Mais abusos de crianças na igreja católica
Desta vez, mais de 216 mil menores de idade foram vítimas de padres e religiosos na França
“Uma criança abusada (sexualmente) é uma bomba-relógio”, disse o cineasta francês François Ozon na época do lançamento de seu filme Graças a Deus (2019), que relata casos de pedofilia na Igreja Romana francesa. De fato, vítimas deixaram de se sentir intimidadas e silenciadas nos últimos 40 anos em todo o mundo e as “bombas” começaram a explodir na cara dos abusadores e da Igreja Católica diante de protestos da opinião pública por ter abafado os casos por séculos.
Segundo um relatório divulgado em 5 de outubro na França pela Comissão Independente sobre os Abusos Sexuais na Igreja (Ciase, na sigla em francês), mais de 216 mil menores de idade foram abusados sexualmente no país por algo entre 2,9 mil e 3,2 mil padres e religiosos católicos desde 1950 até 2020. O número pode subir para 330 mil vítimas, se considerados abusadores laicos que trabalharam na Igreja Romana. Para a Comissão, o relatório indica um fenômeno “sistêmico” da igreja.
Segundo Jean-Marc Sauvé, que foi vice-presidente do Conselho de Estado francês de 2006 a 2018 e hoje preside a Ciase, “a Igreja Católica é, fora dos círculos familiares e de amigos, o ambiente em que a prevalência de violências sexuais é mais elevada”. Ele acusa a Igreja Romana de “cruel indiferença” com as vítimas e exige que a instituição seja responsabilizada oficialmente, além de considerar que o número já alto no relatório pode ser ainda maior, pois nem todos os casos foram registrados ou denunciados. A investigação levou cerca de três anos.
Após a divulgação, a Conferência Episcopal da França e o Vaticano, sede do catolicismo mundial, expressaram publicamente o sentimento de “vergonha” e “determinação de atuar” contra os agressores, assim como de transparência nas investigações da “terrível realidade”.
Por que só agora?
Abusos na Igreja Romana acontecem desde que ela se estabeleceu há milênios. Um dos casos conhecidos internacionalmente ocorreu entre 1972 e 1991, quando Bernard Preynat, padre em Lyon, França, cometeu dezenas (alguns alegam centenas) de abusos sexuais contra crianças, sobretudo no começo da carreira, quando trabalhou em acampamentos de escoteiros. A história é mostrada no filme Graças a Deus, cuja exibição Preynat tentou bloquear judicialmente. O filme repercutiu tanto que o padre foi destituído pelo Vaticano em 2019 e condenado a cinco anos de prisão em 2020.

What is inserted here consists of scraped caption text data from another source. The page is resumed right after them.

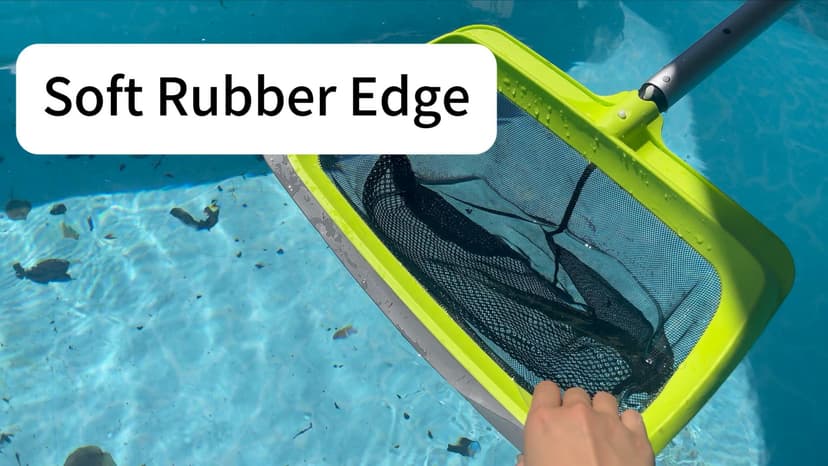 Sepetrel Swimming Pool Leaf Skimmer Net,Rubber Lip & Reinforced Frame Double-Layer Deep Rake(NO Pole)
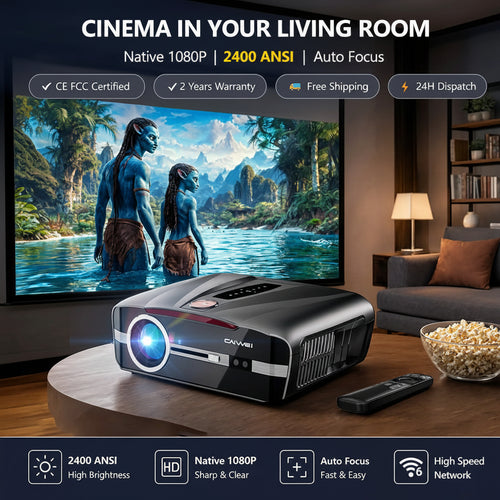CAIWEI A9T 4K Karaoke Projector | 2400 ANSI, Dual Mic, Auto Focus, NFC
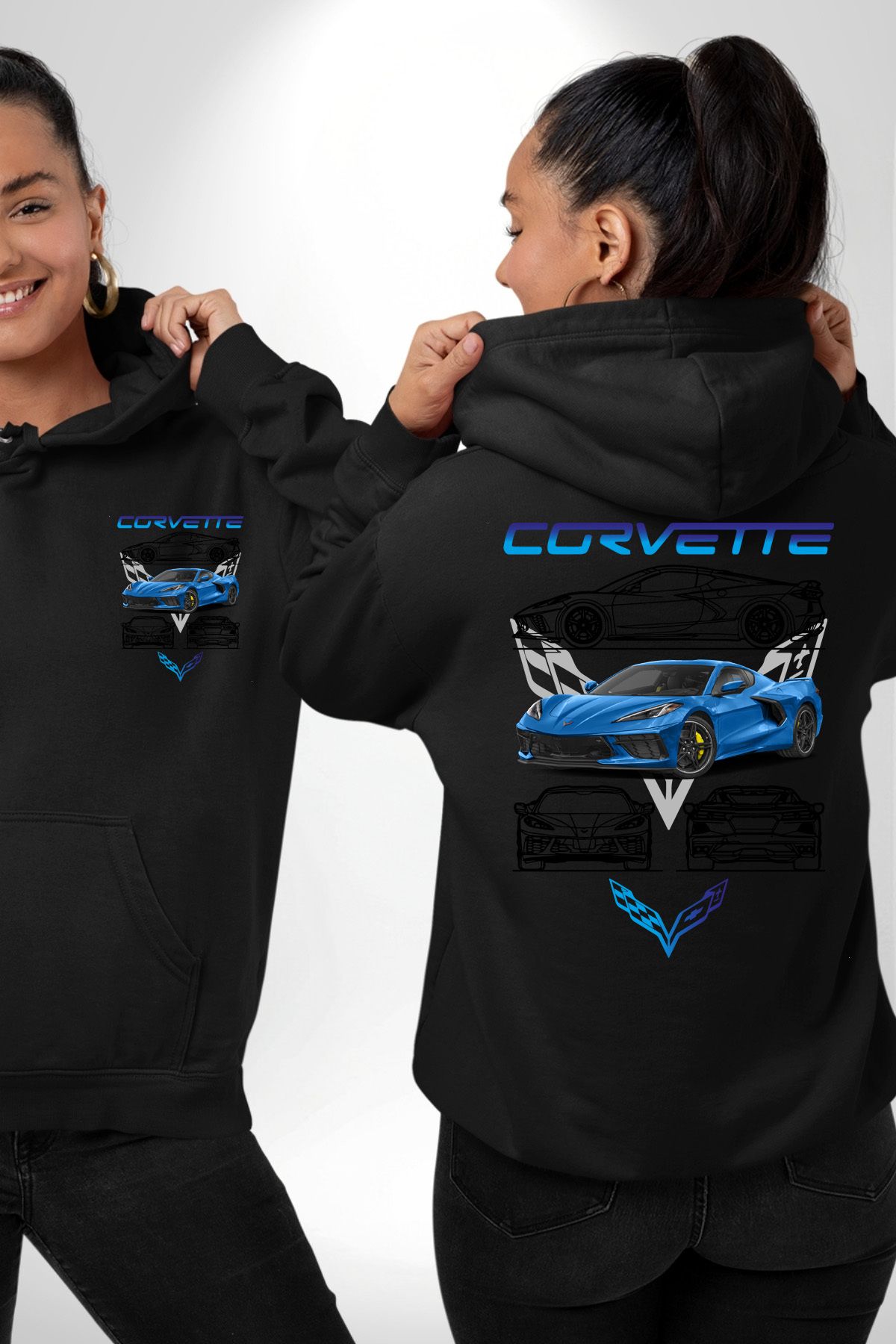 Angemiel-سويت شيرت أسود بغطاء للرأس للرجال والنساء من Chevrolet Corvette Stingray - مطبوع بجيب خلفي 1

Como a igreja sempre procurou respaldo de governos nem sempre justos com a população, frequentemente as denúncias de abuso sexual foram abafadas. Não são raros, até hoje, casos de padres e outros clérigos que tenham sido apenas transferidos de paróquias quando boatos ou denúncias de abuso surgiram, mas a sociedade cobra punições de acordo com as leis dos países e não só com as leis eclesiásticas.

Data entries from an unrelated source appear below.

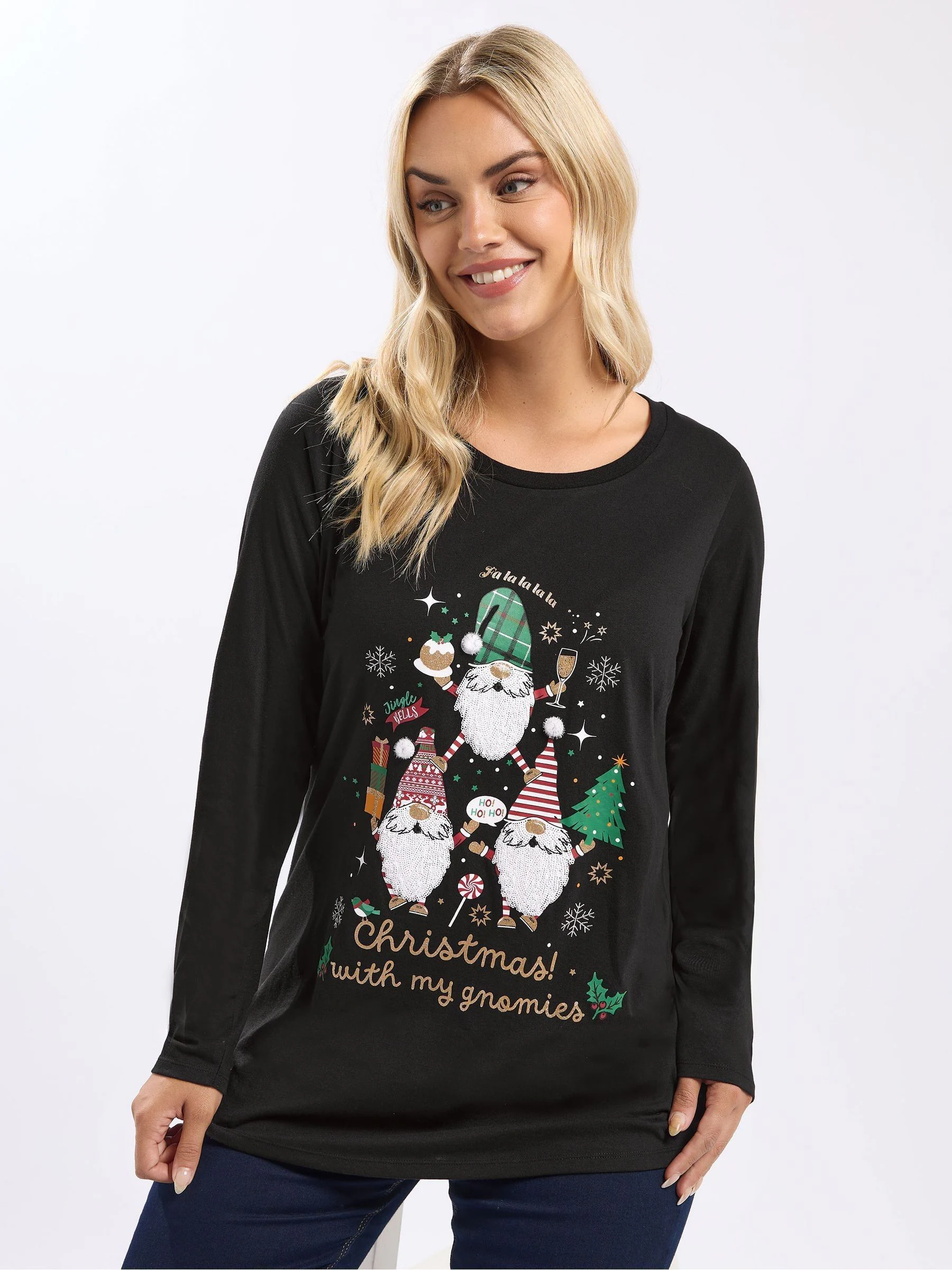 Zwart - Yours Curve Novelty T-shirt met lange mouwen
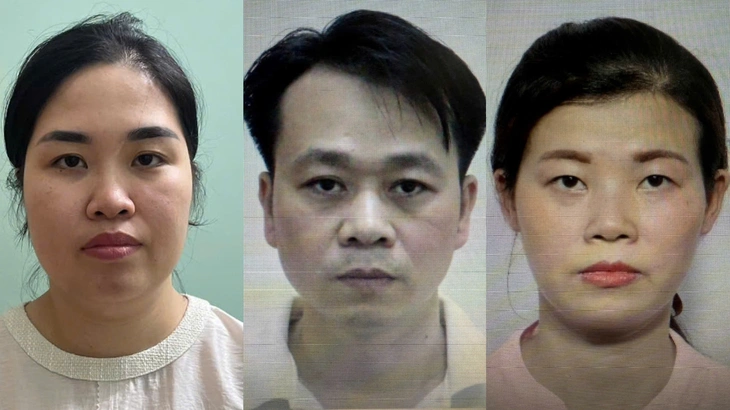 Khởi tố dàn lãnh đạo Đức Giang, cổ phiếu DGC giảm sàn 5 Bị can Phạm Thị Bích Phương, Trần Minh Tuấn, Nguyễn Thị Phương Thảo (từ trái qua) - Ảnh: Bộ Công an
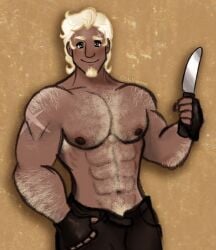bara blonde_hair body_hair cookie_run_kingdom dark-skinned_male fingerless_gloves goatee muscular muscular_male royal_margarine_cookie scar shirtless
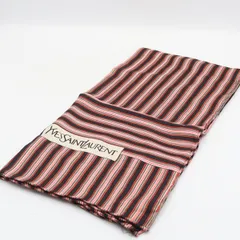 イヴサンローラン ブラック/レッド ストライプ/ボーダー 総柄 シルク100％ 大判スカーフ 2000000 NSK OMI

O aumento de denúncias levou o Vaticano a realizar uma longa cúpula sobre abusos a menores em 2019. No mesmo ano, a igreja admitiu publicamente que freiras e outras mulheres são abusadas nos sentidos sexual e trabalhista por sacerdotes há séculos. Antes, o papa Bento XVI chegou a fechar uma ordem religiosa feminina repleta de abusos do tipo.
O papa Francisco I diz que sua Igreja levará culpados aos tribunais, mas vítimas de todo o mundo pedem mais do que promessas.